Building a Newsfeed
Key Objectives and Requirements of the System
Let’s design a dynamic feed system for a platform with these core requirements:
Functional Requirements:
- The feed will compile posts from connections, followed accounts, and joined groups.
- Users may maintain a substantial network of friends, connections, and subscriptions.
- The feed must support diverse content formats such as text, photos, videos, and shared links.
- The system should seamlessly append new content to the feed for all active users in real time.
- The feed generation should occur with minimal delay, maintaining a user experience latency of under 2 seconds.
- A new post should propagate across relevant feeds within 5 seconds of its creation, assuming the feed request coincides with post generation.
Estimating Capacity and Constraints
Assume a user, on average, follows 250 accounts and has 350 connections.
Traffic Projections:Suppose there are 400M active daily users, each refreshing their feed approximately 4 times daily. This results in 1.6B feed requests per day or around 18,500 requests per second.
Storage Projections:For simplicity, assume each feed retains approximately 600 posts in memory for quick retrieval, with each post averaging 1.2KB in size. Consequently, each user’s feed requires about 720KB. Accommodating 400M users requires approximately 288TB of storage. Given a server’s capacity of 120GB, we’d need around 2,400 servers to host this data in memory.

Stored items
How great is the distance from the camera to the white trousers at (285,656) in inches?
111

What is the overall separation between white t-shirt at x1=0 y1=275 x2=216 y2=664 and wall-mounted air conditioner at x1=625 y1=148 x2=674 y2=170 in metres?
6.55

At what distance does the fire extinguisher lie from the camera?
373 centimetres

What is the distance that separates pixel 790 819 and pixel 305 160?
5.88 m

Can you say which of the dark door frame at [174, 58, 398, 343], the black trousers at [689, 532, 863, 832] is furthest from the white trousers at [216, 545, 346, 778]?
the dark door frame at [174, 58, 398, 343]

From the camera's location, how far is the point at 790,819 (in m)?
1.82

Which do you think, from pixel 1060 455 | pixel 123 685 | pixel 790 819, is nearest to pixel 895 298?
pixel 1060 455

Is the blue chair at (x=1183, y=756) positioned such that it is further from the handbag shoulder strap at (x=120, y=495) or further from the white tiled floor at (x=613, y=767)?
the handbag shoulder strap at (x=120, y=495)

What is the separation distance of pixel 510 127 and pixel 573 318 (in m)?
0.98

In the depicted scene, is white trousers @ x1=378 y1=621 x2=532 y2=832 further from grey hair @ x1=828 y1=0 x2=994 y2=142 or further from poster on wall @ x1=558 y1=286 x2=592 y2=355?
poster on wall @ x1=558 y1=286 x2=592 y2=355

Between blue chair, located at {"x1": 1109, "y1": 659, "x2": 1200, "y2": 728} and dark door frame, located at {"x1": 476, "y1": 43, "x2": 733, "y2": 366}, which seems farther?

WHAT TO DO
a. According to the newsfeed design, about how many servers would be needed to hold the feed data in memory?
b. Reproduce, word for word, everything in the records from the line containing "What is the distance" down to the final line of the records.
The newsfeed design and the records are unrelated material.

EXPECTED RESULTS
a. Around 2,400 servers.

b.
What is the distance that separates pixel 790 819 and pixel 305 160?
5.88 m

Can you say which of the dark door frame at [174, 58, 398, 343], the black trousers at [689, 532, 863, 832] is furthest from the white trousers at [216, 545, 346, 778]?
the dark door frame at [174, 58, 398, 343]

From the camera's location, how far is the point at 790,819 (in m)?
1.82

Which do you think, from pixel 1060 455 | pixel 123 685 | pixel 790 819, is nearest to pixel 895 298?
pixel 1060 455

Is the blue chair at (x=1183, y=756) positioned such that it is further from the handbag shoulder strap at (x=120, y=495) or further from the white tiled floor at (x=613, y=767)?
the handbag shoulder strap at (x=120, y=495)

What is the separation distance of pixel 510 127 and pixel 573 318 (in m)?
0.98

In the depicted scene, is white trousers @ x1=378 y1=621 x2=532 y2=832 further from grey hair @ x1=828 y1=0 x2=994 y2=142 or further from poster on wall @ x1=558 y1=286 x2=592 y2=355?
poster on wall @ x1=558 y1=286 x2=592 y2=355

Between blue chair, located at {"x1": 1109, "y1": 659, "x2": 1200, "y2": 728} and dark door frame, located at {"x1": 476, "y1": 43, "x2": 733, "y2": 366}, which seems farther?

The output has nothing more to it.